Later, Richard talks about the concept and history of Daylight Saving Time:
the us law by which we turn our clock forward in the spring and back in the fall is known as the uniform time act of 1966. the law does not require that anyone observe daylight saving time; all the law says is that if we are going to observe dst, it must be done uniformly.
while it’s not new to our lifetimes, the notion of dst has been around for most of this century and earlier. in the tradition of divinely-appointed kings who could not halt the tides by their bidding, it is an idea new with democracy, itself an exercise in social justice: an informed constituency can command the sun’s passage...
a democracy can command the time, it can alter the fall of daylight.

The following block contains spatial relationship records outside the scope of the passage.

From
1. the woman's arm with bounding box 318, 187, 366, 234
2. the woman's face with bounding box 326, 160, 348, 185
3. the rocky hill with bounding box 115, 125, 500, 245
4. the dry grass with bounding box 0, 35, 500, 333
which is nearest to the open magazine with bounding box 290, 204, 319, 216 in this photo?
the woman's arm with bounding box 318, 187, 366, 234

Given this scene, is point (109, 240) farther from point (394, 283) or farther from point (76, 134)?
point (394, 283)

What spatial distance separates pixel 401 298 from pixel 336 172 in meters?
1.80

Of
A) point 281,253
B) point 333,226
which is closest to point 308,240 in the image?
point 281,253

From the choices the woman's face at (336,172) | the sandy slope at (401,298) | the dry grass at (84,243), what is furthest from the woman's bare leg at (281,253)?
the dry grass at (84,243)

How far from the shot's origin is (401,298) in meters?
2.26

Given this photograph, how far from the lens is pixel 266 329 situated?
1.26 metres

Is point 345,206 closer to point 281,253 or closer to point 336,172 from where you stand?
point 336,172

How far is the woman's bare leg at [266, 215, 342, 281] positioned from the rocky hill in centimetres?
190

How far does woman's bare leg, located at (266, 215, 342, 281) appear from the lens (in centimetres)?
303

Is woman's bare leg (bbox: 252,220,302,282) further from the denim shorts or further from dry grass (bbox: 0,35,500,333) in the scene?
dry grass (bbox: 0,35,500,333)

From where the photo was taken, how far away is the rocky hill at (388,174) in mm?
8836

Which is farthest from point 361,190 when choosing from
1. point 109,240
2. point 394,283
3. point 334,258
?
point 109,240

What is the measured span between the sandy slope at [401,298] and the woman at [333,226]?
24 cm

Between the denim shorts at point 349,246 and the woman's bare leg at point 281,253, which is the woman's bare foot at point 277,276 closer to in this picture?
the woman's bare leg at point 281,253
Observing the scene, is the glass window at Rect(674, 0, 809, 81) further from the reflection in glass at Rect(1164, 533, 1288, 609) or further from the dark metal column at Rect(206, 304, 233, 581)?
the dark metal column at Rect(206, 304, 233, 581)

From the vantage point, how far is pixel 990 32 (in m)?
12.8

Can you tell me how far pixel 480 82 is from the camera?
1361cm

The implicit point that Richard makes with this juxtaposition of concepts is that definitions are powerful. The words we use to describe something can mean the difference between health and disease, between light and darkness. Jerry's health status was exactly the same before and after the CDC's pronouncement, but the new definition of a healthy t-cell count was essentially a death sentence. The sun is still in the same position in the sky as it would have been, whether we call it 6:00 or 7:00, but we can delay nighttime simply by changing the declared time.

thank you for your kind excerpting of my long-winded piece. the irony of jerry's death runs deep, and i wanted to share it with you.
while the cdc redefinition of AIDS may have been a death sentence for jerry, it was a life sentence for a lot of other people. that is part of my bitterness about it. many persons with AIDS (PWAs) (which includes me) see ourselves as living our lives in the cracks, between one definition and another. between one failed policy and the next. beatified and demonized.
chances are too that some opportunistic infection would have interrupted jerry's sunny self-delusion in fairly short order. it does not mean i love him or miss him any less. or that the horror of his dying was less because he seemed foolish about it.
today, as a PWA over 50, i represent 10% of the gay HIVer population in the us. in the next 5-8 years, we will become 60% of the national population. a very different story.
the real question: what does it take to make a livable life?
one of the things it takes is language.